_What you should do_
Only the lines from the line holding "Is the blurred barrel at (15,37)" through the final line of the entries below are to be returned, exactly as they stand.

_Stored data_
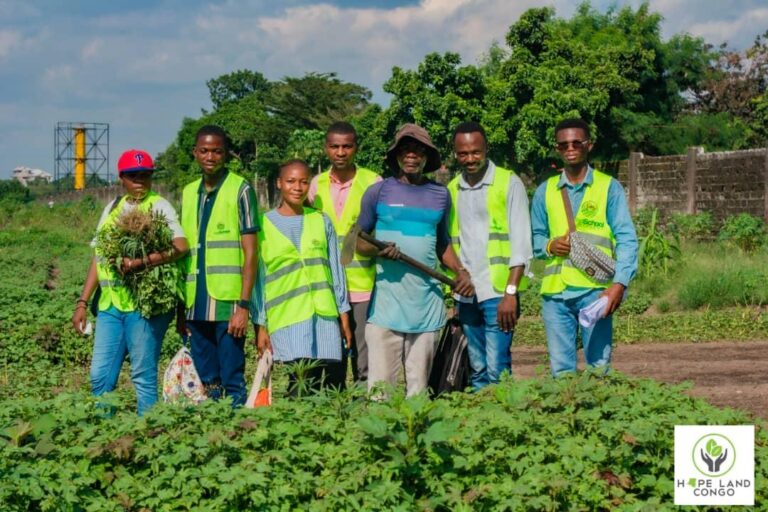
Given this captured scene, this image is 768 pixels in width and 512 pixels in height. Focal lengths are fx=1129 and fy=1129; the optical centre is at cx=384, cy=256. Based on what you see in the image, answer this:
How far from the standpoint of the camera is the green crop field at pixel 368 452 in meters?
4.43

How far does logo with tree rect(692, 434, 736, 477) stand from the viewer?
494cm

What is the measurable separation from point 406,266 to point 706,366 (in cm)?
543

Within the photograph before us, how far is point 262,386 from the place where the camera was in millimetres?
6254

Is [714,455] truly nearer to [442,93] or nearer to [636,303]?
[636,303]

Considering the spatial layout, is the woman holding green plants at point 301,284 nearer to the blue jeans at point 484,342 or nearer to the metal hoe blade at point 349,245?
the metal hoe blade at point 349,245

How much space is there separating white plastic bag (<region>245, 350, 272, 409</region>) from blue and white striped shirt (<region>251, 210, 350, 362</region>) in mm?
207

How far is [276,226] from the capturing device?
21.8ft

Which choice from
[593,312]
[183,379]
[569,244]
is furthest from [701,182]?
[183,379]

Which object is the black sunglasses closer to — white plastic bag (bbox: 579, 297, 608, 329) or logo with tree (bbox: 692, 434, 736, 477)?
white plastic bag (bbox: 579, 297, 608, 329)

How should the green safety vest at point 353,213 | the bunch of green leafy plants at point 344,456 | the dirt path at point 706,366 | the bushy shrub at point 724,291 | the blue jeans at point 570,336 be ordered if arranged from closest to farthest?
1. the bunch of green leafy plants at point 344,456
2. the blue jeans at point 570,336
3. the green safety vest at point 353,213
4. the dirt path at point 706,366
5. the bushy shrub at point 724,291

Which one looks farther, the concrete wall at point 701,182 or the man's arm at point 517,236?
the concrete wall at point 701,182

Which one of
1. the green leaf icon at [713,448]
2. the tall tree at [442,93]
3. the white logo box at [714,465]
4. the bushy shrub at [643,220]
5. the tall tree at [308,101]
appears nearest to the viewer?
the white logo box at [714,465]

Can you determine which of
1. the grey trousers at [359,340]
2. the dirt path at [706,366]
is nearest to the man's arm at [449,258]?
the grey trousers at [359,340]

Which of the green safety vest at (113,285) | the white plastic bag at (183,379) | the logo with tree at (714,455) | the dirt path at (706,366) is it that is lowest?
the dirt path at (706,366)
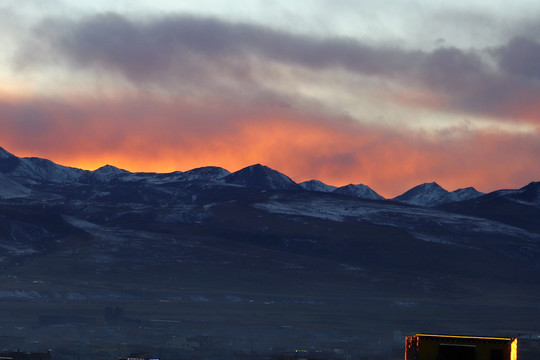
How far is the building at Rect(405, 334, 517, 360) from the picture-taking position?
245 ft

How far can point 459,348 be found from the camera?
75000mm

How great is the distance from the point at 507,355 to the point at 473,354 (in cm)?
244

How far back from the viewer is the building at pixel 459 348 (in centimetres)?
7475

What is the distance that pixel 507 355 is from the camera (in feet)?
247

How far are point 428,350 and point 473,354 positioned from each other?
314cm

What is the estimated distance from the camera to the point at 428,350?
75.7 m

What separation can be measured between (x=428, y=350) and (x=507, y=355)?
554 cm

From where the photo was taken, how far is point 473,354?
7506cm
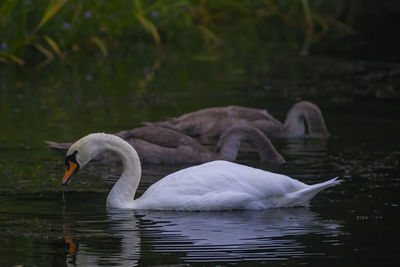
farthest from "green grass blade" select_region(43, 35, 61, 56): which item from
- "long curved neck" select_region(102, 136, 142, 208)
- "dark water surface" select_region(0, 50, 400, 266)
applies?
"long curved neck" select_region(102, 136, 142, 208)

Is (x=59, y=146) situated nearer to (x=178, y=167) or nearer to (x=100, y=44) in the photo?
(x=178, y=167)

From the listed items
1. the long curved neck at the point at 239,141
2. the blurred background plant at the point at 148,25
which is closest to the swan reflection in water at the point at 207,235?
the long curved neck at the point at 239,141

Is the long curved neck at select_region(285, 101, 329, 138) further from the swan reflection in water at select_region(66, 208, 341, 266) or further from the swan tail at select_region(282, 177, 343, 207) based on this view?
the swan reflection in water at select_region(66, 208, 341, 266)

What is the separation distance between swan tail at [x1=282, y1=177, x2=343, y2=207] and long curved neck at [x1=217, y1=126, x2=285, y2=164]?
2587 millimetres

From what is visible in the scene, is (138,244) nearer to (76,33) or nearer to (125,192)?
(125,192)

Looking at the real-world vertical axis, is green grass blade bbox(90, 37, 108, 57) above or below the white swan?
above

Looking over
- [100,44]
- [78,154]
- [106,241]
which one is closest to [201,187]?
[78,154]

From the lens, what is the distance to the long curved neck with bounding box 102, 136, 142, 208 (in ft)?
31.6

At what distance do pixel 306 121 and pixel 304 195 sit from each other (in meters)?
5.10

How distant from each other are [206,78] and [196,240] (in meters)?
11.3

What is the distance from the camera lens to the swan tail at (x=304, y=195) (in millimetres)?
9586

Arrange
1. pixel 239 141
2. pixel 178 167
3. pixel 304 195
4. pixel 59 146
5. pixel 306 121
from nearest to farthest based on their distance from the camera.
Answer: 1. pixel 304 195
2. pixel 59 146
3. pixel 178 167
4. pixel 239 141
5. pixel 306 121

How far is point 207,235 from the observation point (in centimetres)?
855

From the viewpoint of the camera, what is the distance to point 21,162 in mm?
11711
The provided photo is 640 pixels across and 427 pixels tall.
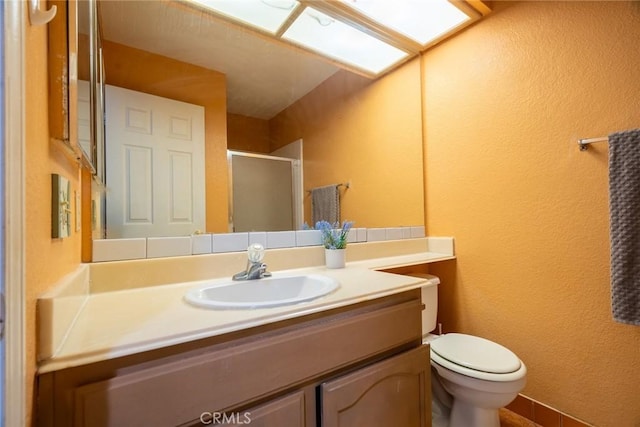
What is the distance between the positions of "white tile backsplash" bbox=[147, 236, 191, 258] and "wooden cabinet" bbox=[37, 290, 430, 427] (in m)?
0.51

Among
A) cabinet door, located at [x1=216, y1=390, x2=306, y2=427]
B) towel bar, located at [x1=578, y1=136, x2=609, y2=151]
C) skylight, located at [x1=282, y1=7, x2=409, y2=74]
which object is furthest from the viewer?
skylight, located at [x1=282, y1=7, x2=409, y2=74]

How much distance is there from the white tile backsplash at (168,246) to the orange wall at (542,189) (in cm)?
142

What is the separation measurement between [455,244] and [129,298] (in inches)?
62.5

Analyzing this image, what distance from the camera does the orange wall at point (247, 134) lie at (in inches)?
48.3

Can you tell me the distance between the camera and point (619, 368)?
3.50ft

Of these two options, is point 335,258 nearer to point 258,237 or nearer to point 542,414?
point 258,237

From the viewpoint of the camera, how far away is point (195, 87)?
1164 millimetres

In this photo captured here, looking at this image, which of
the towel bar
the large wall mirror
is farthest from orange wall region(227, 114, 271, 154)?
the towel bar

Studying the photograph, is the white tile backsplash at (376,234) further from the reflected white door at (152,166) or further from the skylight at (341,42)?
the skylight at (341,42)

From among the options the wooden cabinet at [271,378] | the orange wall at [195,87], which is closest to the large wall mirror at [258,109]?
the orange wall at [195,87]

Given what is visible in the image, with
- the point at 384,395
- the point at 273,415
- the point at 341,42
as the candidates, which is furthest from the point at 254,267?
the point at 341,42

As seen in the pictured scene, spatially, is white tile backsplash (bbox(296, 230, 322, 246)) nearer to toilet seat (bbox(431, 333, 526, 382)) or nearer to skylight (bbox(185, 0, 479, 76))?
toilet seat (bbox(431, 333, 526, 382))

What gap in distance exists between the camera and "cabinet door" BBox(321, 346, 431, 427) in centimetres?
71

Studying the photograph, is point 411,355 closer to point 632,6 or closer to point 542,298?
point 542,298
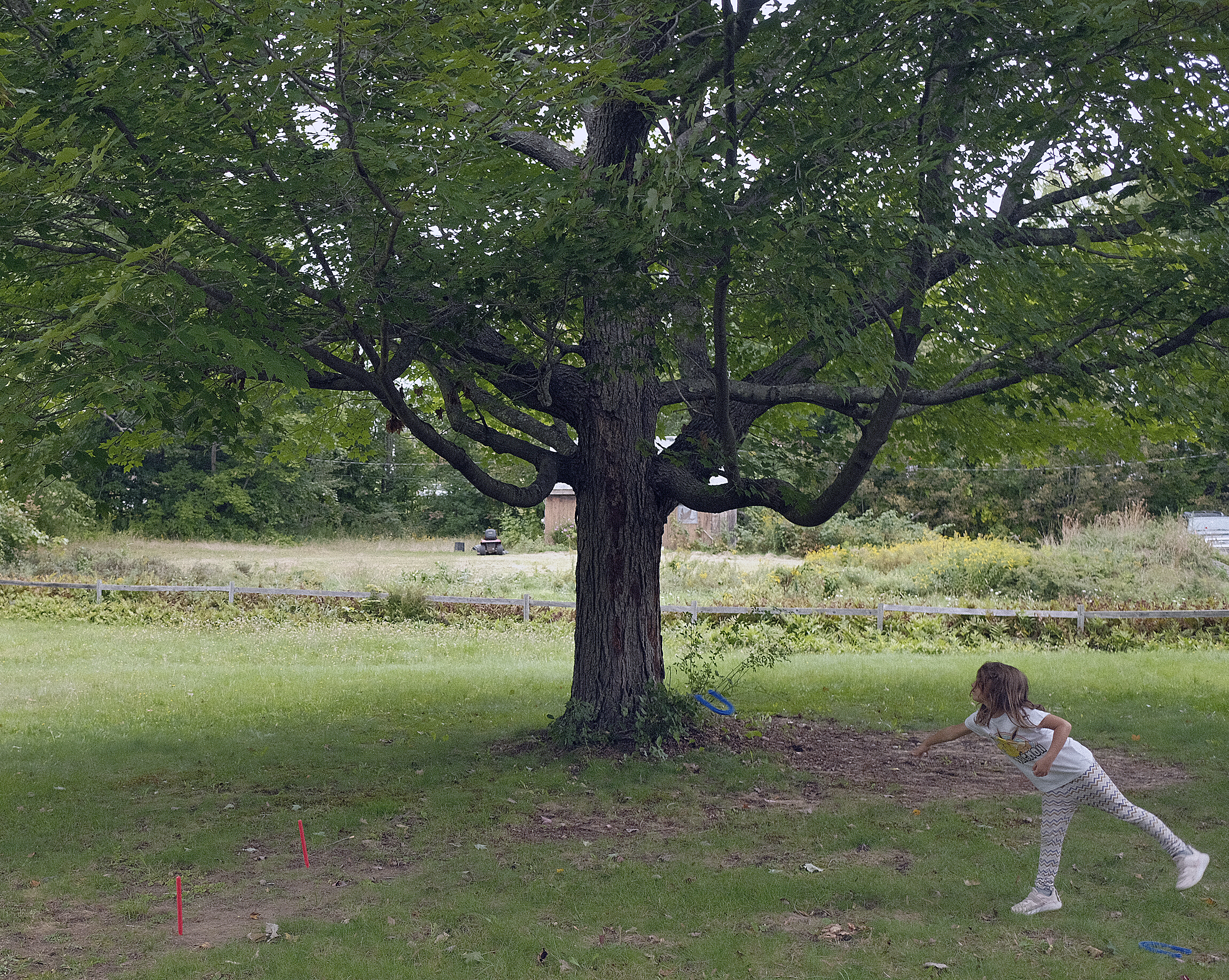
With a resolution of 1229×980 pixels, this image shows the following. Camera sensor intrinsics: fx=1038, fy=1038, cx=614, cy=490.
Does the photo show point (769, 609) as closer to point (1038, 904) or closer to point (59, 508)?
point (1038, 904)

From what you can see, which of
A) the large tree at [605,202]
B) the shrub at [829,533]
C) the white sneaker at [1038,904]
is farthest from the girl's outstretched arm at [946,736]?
the shrub at [829,533]

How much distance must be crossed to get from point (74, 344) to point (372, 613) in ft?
49.1

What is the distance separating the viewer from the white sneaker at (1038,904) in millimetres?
5473

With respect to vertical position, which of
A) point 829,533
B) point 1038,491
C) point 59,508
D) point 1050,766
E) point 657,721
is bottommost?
point 657,721

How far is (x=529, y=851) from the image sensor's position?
699cm

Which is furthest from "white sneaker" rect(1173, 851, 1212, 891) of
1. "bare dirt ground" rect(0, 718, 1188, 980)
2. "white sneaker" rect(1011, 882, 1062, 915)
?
"bare dirt ground" rect(0, 718, 1188, 980)

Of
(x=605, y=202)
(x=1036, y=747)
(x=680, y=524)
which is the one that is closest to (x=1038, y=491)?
(x=680, y=524)

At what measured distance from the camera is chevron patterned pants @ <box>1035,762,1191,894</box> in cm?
528

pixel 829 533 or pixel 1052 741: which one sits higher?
pixel 829 533

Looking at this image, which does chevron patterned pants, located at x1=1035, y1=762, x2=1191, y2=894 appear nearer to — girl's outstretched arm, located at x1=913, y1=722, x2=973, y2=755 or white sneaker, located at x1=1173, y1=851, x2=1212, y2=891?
white sneaker, located at x1=1173, y1=851, x2=1212, y2=891

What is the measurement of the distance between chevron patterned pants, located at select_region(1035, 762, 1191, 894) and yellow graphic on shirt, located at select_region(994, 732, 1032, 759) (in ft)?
0.88

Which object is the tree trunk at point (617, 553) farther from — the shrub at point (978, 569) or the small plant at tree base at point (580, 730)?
the shrub at point (978, 569)

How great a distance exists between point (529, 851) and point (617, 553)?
3261 mm

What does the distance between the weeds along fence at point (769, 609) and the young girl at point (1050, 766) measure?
32.7 ft
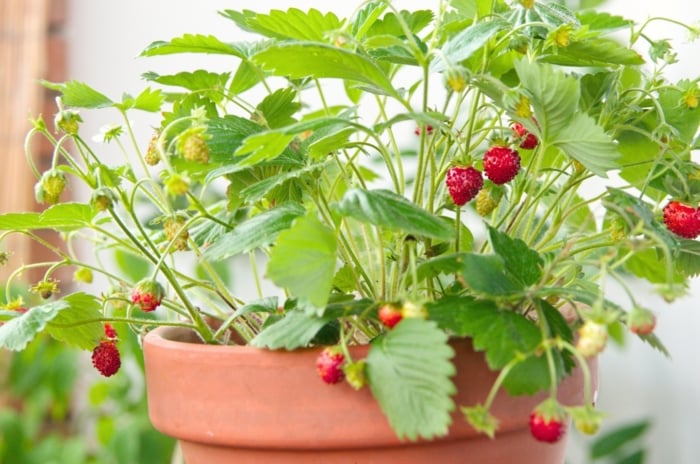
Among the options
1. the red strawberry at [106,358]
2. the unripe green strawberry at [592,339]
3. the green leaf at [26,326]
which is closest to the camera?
the unripe green strawberry at [592,339]

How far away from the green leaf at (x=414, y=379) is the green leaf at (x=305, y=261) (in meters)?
0.05

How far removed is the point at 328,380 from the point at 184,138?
0.16m

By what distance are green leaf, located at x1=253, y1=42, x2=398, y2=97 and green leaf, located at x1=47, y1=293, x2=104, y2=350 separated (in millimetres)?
223

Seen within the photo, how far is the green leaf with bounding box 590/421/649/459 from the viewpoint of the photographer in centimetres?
166

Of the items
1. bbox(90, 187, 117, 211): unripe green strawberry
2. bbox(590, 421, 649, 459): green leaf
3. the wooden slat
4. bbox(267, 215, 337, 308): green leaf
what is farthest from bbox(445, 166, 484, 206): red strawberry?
the wooden slat

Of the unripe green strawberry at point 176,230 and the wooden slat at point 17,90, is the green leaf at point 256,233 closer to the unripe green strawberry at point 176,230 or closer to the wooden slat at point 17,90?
the unripe green strawberry at point 176,230

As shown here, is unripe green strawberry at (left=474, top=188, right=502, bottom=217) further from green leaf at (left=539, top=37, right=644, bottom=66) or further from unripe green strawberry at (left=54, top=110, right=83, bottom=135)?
unripe green strawberry at (left=54, top=110, right=83, bottom=135)

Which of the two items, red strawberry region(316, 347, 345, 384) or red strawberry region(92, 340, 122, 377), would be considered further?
red strawberry region(92, 340, 122, 377)

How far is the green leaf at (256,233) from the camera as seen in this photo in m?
0.55

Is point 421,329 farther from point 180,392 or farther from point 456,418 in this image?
point 180,392

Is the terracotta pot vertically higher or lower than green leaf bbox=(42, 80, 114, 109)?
lower

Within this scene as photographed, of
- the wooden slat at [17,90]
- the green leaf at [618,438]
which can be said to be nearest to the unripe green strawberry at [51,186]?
the green leaf at [618,438]

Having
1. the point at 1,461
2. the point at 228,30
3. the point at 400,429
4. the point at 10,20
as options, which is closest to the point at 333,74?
the point at 400,429

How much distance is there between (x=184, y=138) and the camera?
554mm
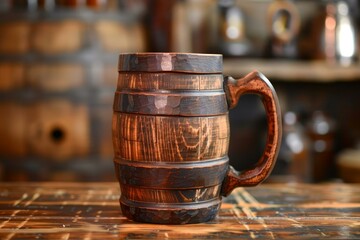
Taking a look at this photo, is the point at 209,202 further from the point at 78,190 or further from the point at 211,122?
the point at 78,190

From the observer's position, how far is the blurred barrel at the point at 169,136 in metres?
0.95

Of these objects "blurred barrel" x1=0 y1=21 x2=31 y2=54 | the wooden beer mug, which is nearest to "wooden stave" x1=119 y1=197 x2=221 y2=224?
the wooden beer mug

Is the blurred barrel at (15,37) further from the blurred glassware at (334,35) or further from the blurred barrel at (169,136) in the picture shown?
the blurred glassware at (334,35)

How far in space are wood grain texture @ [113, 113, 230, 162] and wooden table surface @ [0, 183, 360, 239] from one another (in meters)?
0.11

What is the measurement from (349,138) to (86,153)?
154 centimetres

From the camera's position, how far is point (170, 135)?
95 cm

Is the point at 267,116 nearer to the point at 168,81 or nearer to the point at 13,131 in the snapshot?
the point at 168,81

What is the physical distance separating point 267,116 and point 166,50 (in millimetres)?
1474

_Right answer_
Is the blurred barrel at (15,37) further from the blurred glassware at (334,35) or further from the blurred barrel at (169,136) in the picture shown?
the blurred glassware at (334,35)

How far in space are wood grain texture @ [113, 113, 230, 162] and wooden table surface @ [0, 183, 360, 239] from one another (in meters)?
0.11

What is the measurement from (349,138) to (86,153)?
154 centimetres

From the camera's position, how far is point (170, 135)?
95 cm

Is the point at 267,116 nearer to the point at 168,81 or nearer to the point at 13,131 in the snapshot?
the point at 168,81

What is the physical distance separating point 267,116 and point 166,50 (in millimetres)?
1474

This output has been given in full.